:: Provided text ::
Kleidarotrypa

Kleidarotrypa is Greek for keyhole. This blog is a keyhole to everything that is on its other side.

Tuesday, April 26, 2005

Tuesday's Image

Things

Yes, I am still here! It's been a while since the last post on kleidarotrypa. I've been busy with things, you know, things...(another way to say 'I've been lazy')

Μεγάλη Τρίτη (Good Tuesday) today for the Orthodox Christians. I am getting ready for Easter, which as you know, I am going to spend in Leicester. I received the powder to dye the eggs on Thusday. It's the fourth (I think) time I am doing it, so I am particularly confident for the result (but, please, do keep your fingers crossed). I am looking forward, also, to check the weather forecast for Sunday. BBC has a five day forecast, so I need to wait until tomorrow. This will define whether I am doing a big barbecue with a lot of friends, or just a nice indoor lunch. Hopefully the weather will be just right for outdoors. Although we are not going to have a whole barbecued lamb, I have planned various goodies for the day. Cheesepie, pasta al forno, cakes, salads and of course barbecued meat. Looking forward!!!

I did the corrections to the Malta's paper, sent it to Ross to review it and I am sending it off on Friday...and I did not manage to resist to the opportunity to go to Paris; so I submitted an abstract to the ICHIM as well. Oh, by the way, I changed my website. Do have a look.

Next week we start our advanced dance lessons (10 lessons in this class). Another thing to look forward to. Speaking of things, we need to find two new housemates for the summer (at least) if we want to stay in this place. I like this house very much; I would hate to leave it, just for things like this.

Tuesday, April 19, 2005

Tuesday's Image


July 1993. Me and Nektarios in our first ever trench in the Agora of Pella. At last, your dream comes true, my old friend.

Tuesday's News

So, Cardinal Ratzinger is the new Pope, who will be known as Pope Benedict XVI. No surprise here; the bookmakers were having him and Cardinal Ruini as the favourites. If Jean Paul II was the first Pope with a globalised funeral, Benedict XVI is the first with a globalised election. It is amazing, though, how important moments like this seem so cheap, when seen from the globalised mass media (the same way that media gives away importance to cheap things).
:::
» **Exercise description**
Please answer these questions using the Kleidarotrypa blog posts above.
(a) In which city does the writer plan to spend Easter?
(b) By what name will Cardinal Ratzinger be known as Pope?
(c) How many lessons are in the advanced dance class?
:: Information ::
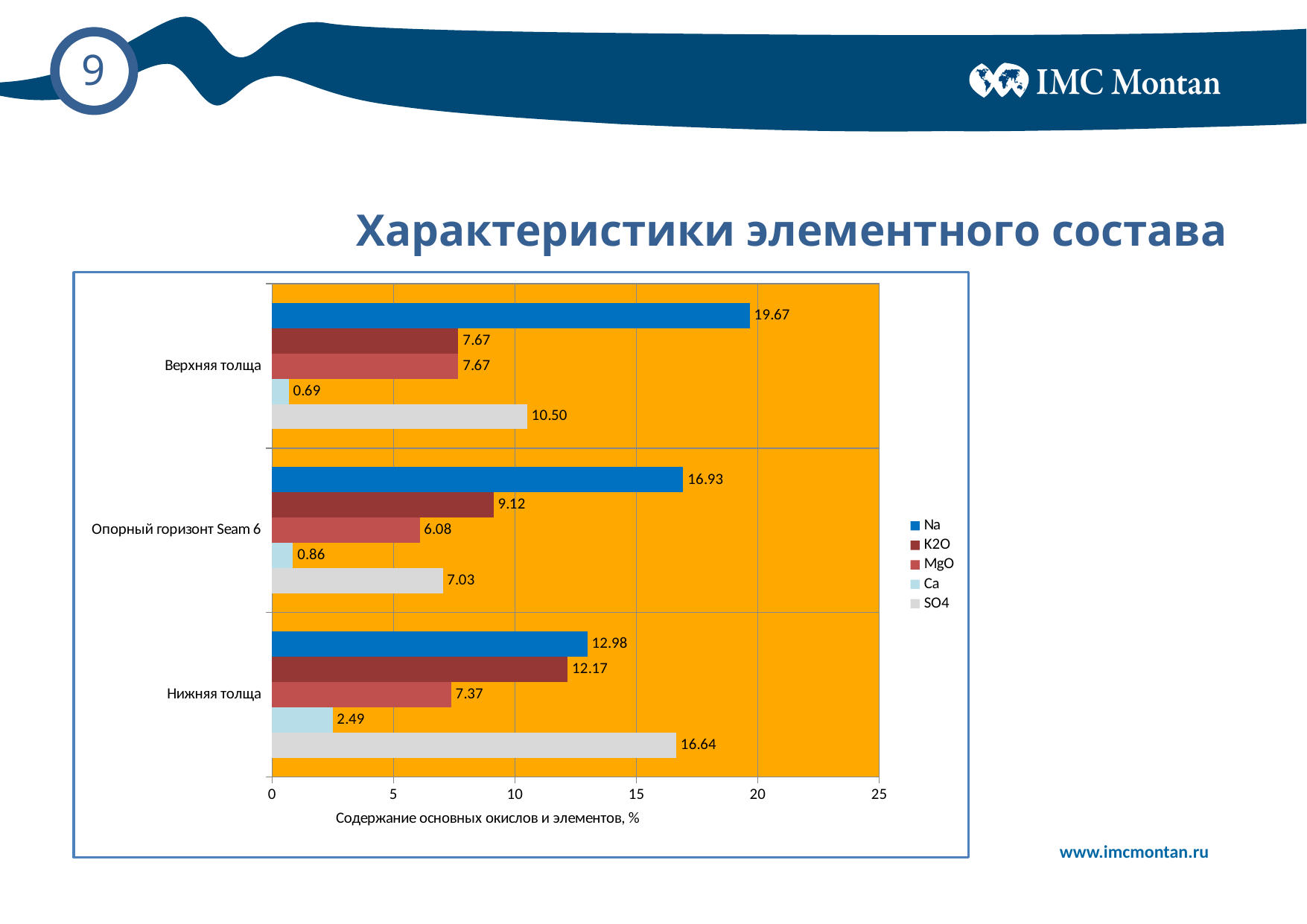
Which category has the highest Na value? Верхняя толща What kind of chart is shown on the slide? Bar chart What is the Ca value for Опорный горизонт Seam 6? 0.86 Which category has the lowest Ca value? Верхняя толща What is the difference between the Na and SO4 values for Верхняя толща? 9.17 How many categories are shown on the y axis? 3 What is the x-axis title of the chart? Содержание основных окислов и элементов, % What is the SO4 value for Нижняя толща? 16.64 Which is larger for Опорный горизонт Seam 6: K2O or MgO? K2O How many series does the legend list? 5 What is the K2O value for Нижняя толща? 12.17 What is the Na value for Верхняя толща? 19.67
:::
:: Information ::
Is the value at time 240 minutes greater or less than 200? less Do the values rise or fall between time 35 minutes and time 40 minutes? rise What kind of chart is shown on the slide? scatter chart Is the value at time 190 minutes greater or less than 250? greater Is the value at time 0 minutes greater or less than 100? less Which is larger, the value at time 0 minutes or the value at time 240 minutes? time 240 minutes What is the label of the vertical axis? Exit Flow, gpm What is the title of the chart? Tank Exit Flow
:::
» **Expected answer**
(a) Leicester
(b) Pope Benedict XVI
(c) 10